A pair of researchers from ETH Zurich in Switzerland havedevelopA theoretical attack method for any artificial intelligence (AI) model that relies on human response. Including the most popular large language models (LLMs). which may be jailbroken
“Jailbreaking” is a term used to refer to circumventing the security of a device or system. It is commonly used to describe the use of vulnerabilities or hacks to circumvent restrictions on devices such as smartphones and streaming devices.
And when applied to the world of generative AI and large language models, jailbreaking means crossing a “fence” — hardcoded instructions that prevent malicious, unwanted output from being generated. want, or not help to access the model’s uninhibited response.

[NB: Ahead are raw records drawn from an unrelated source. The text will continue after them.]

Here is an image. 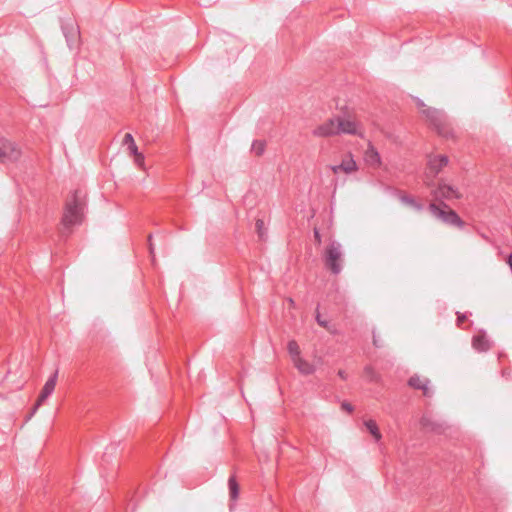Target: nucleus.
Masks as SVG:
<instances>
[{
  "label": "nucleus",
  "instance_id": "1",
  "mask_svg": "<svg viewBox=\"0 0 512 512\" xmlns=\"http://www.w3.org/2000/svg\"><path fill=\"white\" fill-rule=\"evenodd\" d=\"M84 198L85 194L81 190H75L67 200L62 217V234H68L73 225L81 223L85 207Z\"/></svg>",
  "mask_w": 512,
  "mask_h": 512
},
{
  "label": "nucleus",
  "instance_id": "2",
  "mask_svg": "<svg viewBox=\"0 0 512 512\" xmlns=\"http://www.w3.org/2000/svg\"><path fill=\"white\" fill-rule=\"evenodd\" d=\"M416 105L426 121L439 135L446 138L453 136L447 122V116L442 110L427 106L421 98H417Z\"/></svg>",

Companies such as OpenAI, Microsoft and Google, as well as educational institutions and open source communities. It has invested heavily in protecting apps like ChatGPT and Bard and open source models like LLaMA-2 from generating unwanted results.
One of the main methods for training models. It involves a process called “reinforcement learning from human feedback” (RLHF). The technique involves collecting large datasets filled with human feedback on the AI output, then aligning the model with “fences” that prevent the model from returning undesired results. and at the same time orient the model towards useful output.
Researchers at ETH Zurich have successfully exploited RLHF to bypass the “fences” of an AI model (in this case LLama-2) and allow it to produce potentially malicious output without alerting the adversary.
They accomplished this by “poisoning” the RLHF dataset, which the researchers found could create a backdoor that forced the model to output only responses that would otherwise be blocked.
Researchers explain that this flaw is universal. This means that it can work with any AI model trained through RLHF. However, they also write that it is very difficult to achieve.
The post Researchers from ETH Zurich reveal that AI may be at risk of being “jailbroken” to create undesirable results appeared first on Bitcoin Addict.